Mitt Romney insists there’s a big difference between his own dog scandal and Kristi Noem’s

Mitt Romney insists there’s a big difference between his own dog scandal and Kristi Noem’s

Utah senator Mitt Romney rejected any comparisons between his 2012 dog scandal and the unravelling one involving South Dakota governor Kristi Noem, who wrote about killing her puppy in her new book, No Going Back.

“I didn’t eat my dog. I didn’t shoot my dog. I loved my dog, and my dog loved me,” Mr Romney said, as a 17-year-old story seems to have come back to haunt him.

When the Utah Republican was running for president in 2007, the now-epic tale emerged of Mr Romney tying his Irish setter Seamus to the top of his station wagon – with a shield in front of the dog to protect him from highway gusts – during a family road trip.

Now, Mr Romney is firmly distancing himself from the South Dakota Republican, who wrote in her forthcoming memoir that she shot her 14-month-old wirehaired pointer, calling the pooch “untrainable” and “less than worthless… as a hunting dog”.

Mitt Romney arrives at the Capitol in Washington (AP)
Mitt Romney arrives at the Capitol in Washington (AP)

“At that moment,” Ms Noem wrote. “I realised I had to put her down.”

She conceded that while “it was not a pleasant job... it had to be done”.

The South Dakota governor is considered to be on Mr Trump’s vice-president shortlist – but this story could hinder her chances, Mr Romney argued.

He told the HuffPost: “I guess it kind of makes it a little difficult for President Trump to find someone to be his [vice-president].”

He added, “He has to look for someone smarter than him, [a] better speaker than him and, like him, does not get burdened with principles.”

Five years after Romney’s dog story was unveiled, TheWashington Postwrote about how the tale still plagued him as he ran for president again.

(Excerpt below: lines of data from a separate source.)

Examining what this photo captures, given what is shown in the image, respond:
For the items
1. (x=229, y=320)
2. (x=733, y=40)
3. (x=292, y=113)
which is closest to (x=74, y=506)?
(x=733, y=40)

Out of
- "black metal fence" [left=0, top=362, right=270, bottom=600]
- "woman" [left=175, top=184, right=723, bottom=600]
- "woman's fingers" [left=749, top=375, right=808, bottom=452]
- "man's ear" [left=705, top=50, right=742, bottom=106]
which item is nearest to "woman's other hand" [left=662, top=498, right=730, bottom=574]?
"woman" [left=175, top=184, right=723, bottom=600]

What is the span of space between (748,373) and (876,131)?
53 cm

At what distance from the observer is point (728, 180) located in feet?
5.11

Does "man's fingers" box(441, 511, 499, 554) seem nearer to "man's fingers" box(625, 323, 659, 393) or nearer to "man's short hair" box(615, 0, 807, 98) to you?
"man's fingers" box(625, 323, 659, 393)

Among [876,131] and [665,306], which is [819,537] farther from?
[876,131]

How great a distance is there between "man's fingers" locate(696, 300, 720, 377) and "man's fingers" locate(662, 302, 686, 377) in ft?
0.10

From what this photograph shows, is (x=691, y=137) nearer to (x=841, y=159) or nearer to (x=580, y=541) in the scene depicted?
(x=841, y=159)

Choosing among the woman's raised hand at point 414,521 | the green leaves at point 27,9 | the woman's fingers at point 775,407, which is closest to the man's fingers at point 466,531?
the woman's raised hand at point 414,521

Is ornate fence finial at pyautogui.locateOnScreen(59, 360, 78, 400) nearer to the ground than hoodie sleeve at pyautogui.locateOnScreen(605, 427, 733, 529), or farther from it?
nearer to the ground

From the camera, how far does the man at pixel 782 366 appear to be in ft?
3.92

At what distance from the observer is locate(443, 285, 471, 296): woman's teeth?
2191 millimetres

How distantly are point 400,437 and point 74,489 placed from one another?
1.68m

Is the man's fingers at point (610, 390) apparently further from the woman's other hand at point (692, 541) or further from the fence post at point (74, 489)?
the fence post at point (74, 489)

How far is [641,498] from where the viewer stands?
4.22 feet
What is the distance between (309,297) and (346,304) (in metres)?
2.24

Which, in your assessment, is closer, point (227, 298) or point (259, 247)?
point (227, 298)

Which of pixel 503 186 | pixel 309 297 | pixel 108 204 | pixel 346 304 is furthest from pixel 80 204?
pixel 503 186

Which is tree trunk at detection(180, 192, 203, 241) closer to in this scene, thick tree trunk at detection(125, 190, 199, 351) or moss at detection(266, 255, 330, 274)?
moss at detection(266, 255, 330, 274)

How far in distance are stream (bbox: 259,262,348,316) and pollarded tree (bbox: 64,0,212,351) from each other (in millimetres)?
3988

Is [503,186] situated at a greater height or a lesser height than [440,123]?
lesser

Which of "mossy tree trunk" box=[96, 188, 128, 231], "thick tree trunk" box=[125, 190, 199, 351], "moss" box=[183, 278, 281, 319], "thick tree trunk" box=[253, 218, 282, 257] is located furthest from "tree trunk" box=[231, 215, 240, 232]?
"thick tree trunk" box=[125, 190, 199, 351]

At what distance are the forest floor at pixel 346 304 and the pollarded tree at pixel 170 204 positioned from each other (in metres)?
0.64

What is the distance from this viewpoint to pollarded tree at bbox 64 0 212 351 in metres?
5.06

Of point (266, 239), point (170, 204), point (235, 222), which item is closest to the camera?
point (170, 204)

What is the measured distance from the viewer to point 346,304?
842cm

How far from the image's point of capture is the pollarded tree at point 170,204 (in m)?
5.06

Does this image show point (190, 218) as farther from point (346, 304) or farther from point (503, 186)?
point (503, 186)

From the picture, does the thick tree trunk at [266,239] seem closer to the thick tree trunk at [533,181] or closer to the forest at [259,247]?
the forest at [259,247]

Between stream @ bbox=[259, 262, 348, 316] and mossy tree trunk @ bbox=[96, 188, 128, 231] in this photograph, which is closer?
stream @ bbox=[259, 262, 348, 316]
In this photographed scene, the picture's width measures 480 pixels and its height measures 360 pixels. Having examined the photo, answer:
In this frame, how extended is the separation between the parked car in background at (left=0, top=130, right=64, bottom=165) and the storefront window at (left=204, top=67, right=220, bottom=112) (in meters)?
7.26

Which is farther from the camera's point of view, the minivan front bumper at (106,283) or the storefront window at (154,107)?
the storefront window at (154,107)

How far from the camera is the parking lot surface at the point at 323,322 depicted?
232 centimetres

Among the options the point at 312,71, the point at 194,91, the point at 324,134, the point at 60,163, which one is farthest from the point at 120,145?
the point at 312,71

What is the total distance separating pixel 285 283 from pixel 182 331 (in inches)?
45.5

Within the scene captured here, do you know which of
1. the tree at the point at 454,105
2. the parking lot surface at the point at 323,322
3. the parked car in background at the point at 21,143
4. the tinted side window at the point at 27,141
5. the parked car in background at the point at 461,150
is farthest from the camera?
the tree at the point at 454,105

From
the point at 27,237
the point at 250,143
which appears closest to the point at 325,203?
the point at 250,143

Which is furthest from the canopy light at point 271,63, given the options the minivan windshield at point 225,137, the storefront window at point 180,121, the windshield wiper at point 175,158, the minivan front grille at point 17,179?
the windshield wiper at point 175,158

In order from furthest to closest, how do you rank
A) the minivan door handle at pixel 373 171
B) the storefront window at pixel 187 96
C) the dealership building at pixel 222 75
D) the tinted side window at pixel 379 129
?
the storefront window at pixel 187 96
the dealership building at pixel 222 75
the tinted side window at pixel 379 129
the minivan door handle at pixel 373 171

Seemingly in a misguided attempt to defend herself, Ms Noem took to X to point out “tough decisions like this happen all the time on a farm” before mentioning that “we just had to put down 3 horses a few weeks ago that had been in our family for 25 years”.

She continued to double down on her decision on Sunday. “I can understand why some people are upset about a 20-year-old story of Cricket, one of the working dogs at our ranch, in my upcoming book.

“The fact is, South Dakota law states that dogs who attack and kill livestock can be put down. Given that Cricket had shown some aggressive behaviour toward people by biting them, I decided what I did.”